Assignment: Restate verbatim the span of lines below between the line with "kingdom: Animalia" and the line with "common name: snowshoe hare", including those two lines, and only that span.

*** Data provided ***

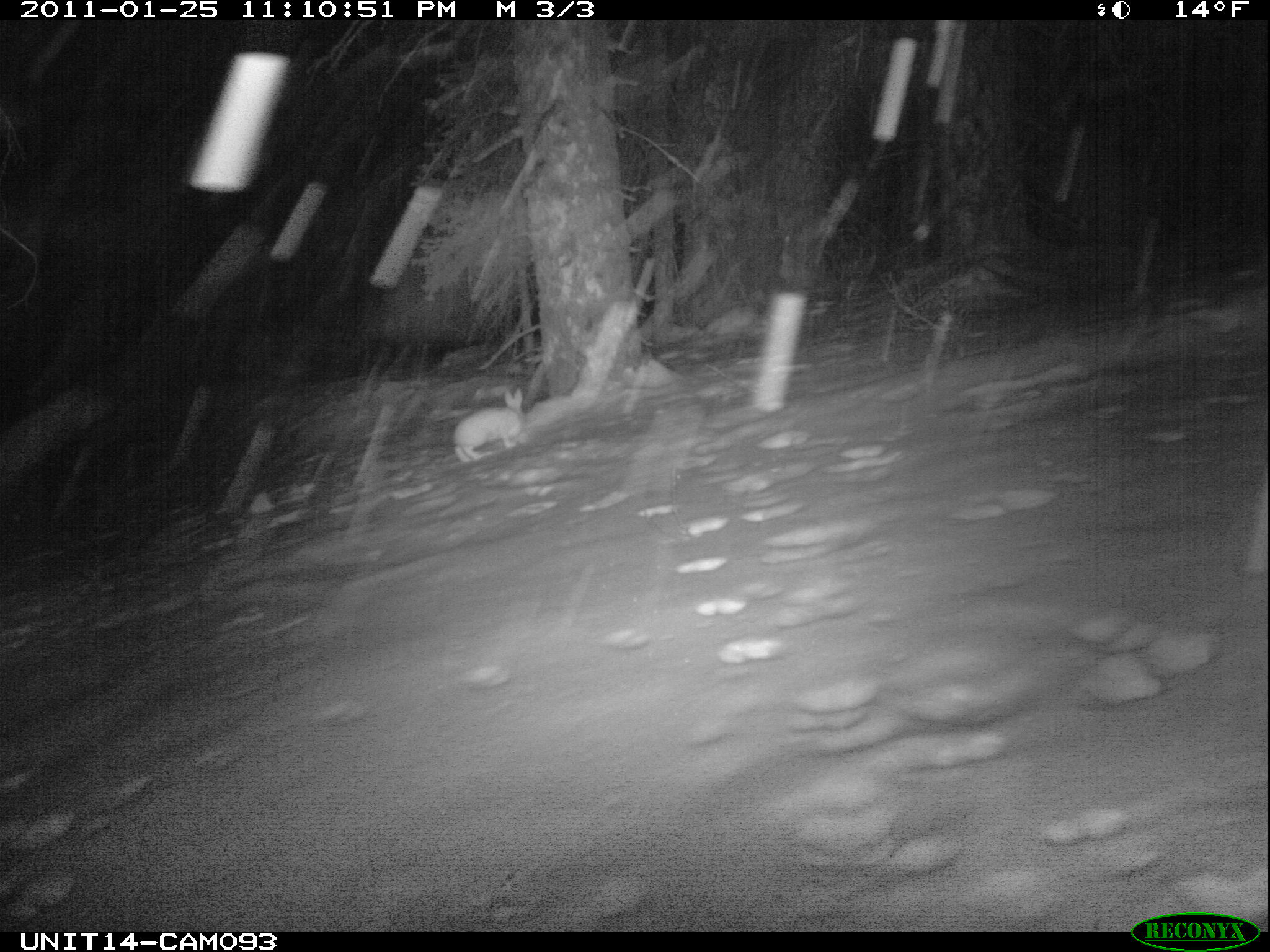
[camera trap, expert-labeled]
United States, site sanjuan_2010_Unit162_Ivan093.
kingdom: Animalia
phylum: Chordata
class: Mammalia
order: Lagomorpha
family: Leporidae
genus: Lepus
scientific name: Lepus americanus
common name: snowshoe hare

*** End of Data provided ***
*** Data provided ***

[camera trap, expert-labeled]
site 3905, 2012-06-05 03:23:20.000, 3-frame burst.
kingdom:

*** End of Data provided ***

Answer area:
kingdom: Animalia
phylum: Chordata
class: Mammalia
order: Lagomorpha
family: Leporidae
genus: Lepus
scientific name: Lepus americanus
common name: snowshoe hare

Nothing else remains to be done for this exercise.